Metin Bölümü >>
Altın Kelebek ödülleri sağolsun, memleketin bilumum şöhretleri tarafından dar bir köşeye sıkıştırılmış bulunuyorum.
Ki isabet yani: Bu aralar ‘yerim dar’ tabirinden ibaretim zira.
Mánásız miktarda adrenalin salgılıyor bünye. -Adrenalin derken, bizim bünyede adrenalin, agresyona tekabül ediyor maalesef-
Eski şarkılarda ‘Ben her bahar aşık olurum’ diye terennüm edilirdi, günümüzde bahar dediniz mi depresyona giriliyor, cinnet sezonu filan açılıyor malûm...
(Hoş, diyeceksiniz ki aşk da bir nev’i cinnettir. Olabilir... Ayrı...)
Bir gazetelere, televizyon ekranlarına bakıyoruz, bir dışarıda patır patır patlayan bahar dallarına. Bu güzelliğe bu rezillikler yakışıyor mu? Hak mıdır, reva mıdır, bahara ayıp diye diye, iyiden iyiye sinirleniyoruz.
Ne vatanseverlik adına yapılanlar vatana yakışıyor, ne bayrak adına yapılanlar bayrağa...

Sağlanan Kayıtlar >>
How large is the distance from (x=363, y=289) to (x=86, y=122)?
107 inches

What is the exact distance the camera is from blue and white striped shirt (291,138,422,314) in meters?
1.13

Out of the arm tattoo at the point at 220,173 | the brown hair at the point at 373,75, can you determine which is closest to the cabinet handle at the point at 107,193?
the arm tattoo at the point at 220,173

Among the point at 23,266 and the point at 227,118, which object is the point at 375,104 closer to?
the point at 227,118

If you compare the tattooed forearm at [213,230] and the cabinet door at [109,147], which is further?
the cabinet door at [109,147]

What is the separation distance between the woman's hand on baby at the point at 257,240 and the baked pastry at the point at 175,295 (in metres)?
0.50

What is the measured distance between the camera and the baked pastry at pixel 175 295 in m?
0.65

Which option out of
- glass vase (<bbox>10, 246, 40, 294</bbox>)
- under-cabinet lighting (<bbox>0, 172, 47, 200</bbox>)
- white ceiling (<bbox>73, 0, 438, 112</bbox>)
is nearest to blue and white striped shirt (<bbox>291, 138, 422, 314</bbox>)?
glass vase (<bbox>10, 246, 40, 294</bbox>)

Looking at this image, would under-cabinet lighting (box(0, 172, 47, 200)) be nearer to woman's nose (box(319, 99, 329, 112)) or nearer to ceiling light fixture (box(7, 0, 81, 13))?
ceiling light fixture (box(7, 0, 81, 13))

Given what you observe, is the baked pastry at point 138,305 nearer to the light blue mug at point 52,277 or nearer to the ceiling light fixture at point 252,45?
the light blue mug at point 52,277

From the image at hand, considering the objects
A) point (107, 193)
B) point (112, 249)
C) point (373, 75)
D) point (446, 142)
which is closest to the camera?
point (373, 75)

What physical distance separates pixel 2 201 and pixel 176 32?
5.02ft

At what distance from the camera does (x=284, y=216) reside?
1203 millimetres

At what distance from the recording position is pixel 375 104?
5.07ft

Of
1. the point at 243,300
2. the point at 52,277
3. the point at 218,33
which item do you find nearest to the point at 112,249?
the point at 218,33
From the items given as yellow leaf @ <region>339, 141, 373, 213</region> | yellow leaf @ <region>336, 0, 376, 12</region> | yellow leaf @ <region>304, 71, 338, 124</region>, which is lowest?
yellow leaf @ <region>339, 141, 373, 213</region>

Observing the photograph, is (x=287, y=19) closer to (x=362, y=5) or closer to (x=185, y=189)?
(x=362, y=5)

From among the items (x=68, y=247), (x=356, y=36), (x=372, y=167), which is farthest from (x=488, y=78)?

Görev Tanımı >>
Bahar mevsimi ve öfke üzerine olan metni, gösterilen son cümlesinden itibaren sürdürünüz. Kayıtların bu çalışmada herhangi bir işlevi bulunmamaktadır.

Alıştırma Sonucu >>
İşin kötüsü, sistem dediğiniz, dünya gidişatı dediğiniz, gündem dediğiniz şeylere kafa-göz dalmak mümkün olmadığı için, ayrıca gündem dediğiniz zaten birbirine kafa-göz dalan insanlardan ibaret olduğu için, öfkemizi bir de salak gibi kel aláka zamanlarda, kel aláka konulardan dolayı, çektiğimiz muameleyi hiç mi hiç hak etmeyen kel aláka insanlardan çıkarıyoruz.
En dibimizdekilerden, en sevdiklerimizden...
Bizi sevmek, yanımızda olmak cezasız kalmaması gereken bir kabahatmiş gibi... Öyle serseri mayın gibi, hedefi şaşmış mermi gibi, kuyruğu yanmış hırçın kedi gibi...
İşte... Türk müyüz ne?
İlişkilerimin selámeti ve sevdiğim kimi insanları -kendimden- sakınmak adına, kendimi tecrit etmeye karar verdim.
Birkaç gün eve kapandım ve terapi hesabına, bünyeye yoğun dozaj Mikhail Baryshnikov tedavisi uyguladım.
Digiturk’de, Sex and the City’nin son bölümleri yayınlanıyor. Üstelik hafta sonları, peş peşe üçer bölüm şeklinde...
Ve Mikhail Baryshnikov, dizinin son bölümlerinde, ballı Carry Bradshaw karakterinin romantik, sanatçı, Rus sevgilisi Aleksandr Petrovsky’yi canlandırıyor.
Eh, yayın akışının belli aralıklarla tekrar edildiğini de düşünürseniz: Her biri yarımşar saatten, öğleden sonra üç doz, akşam üç doz, gece üç doz...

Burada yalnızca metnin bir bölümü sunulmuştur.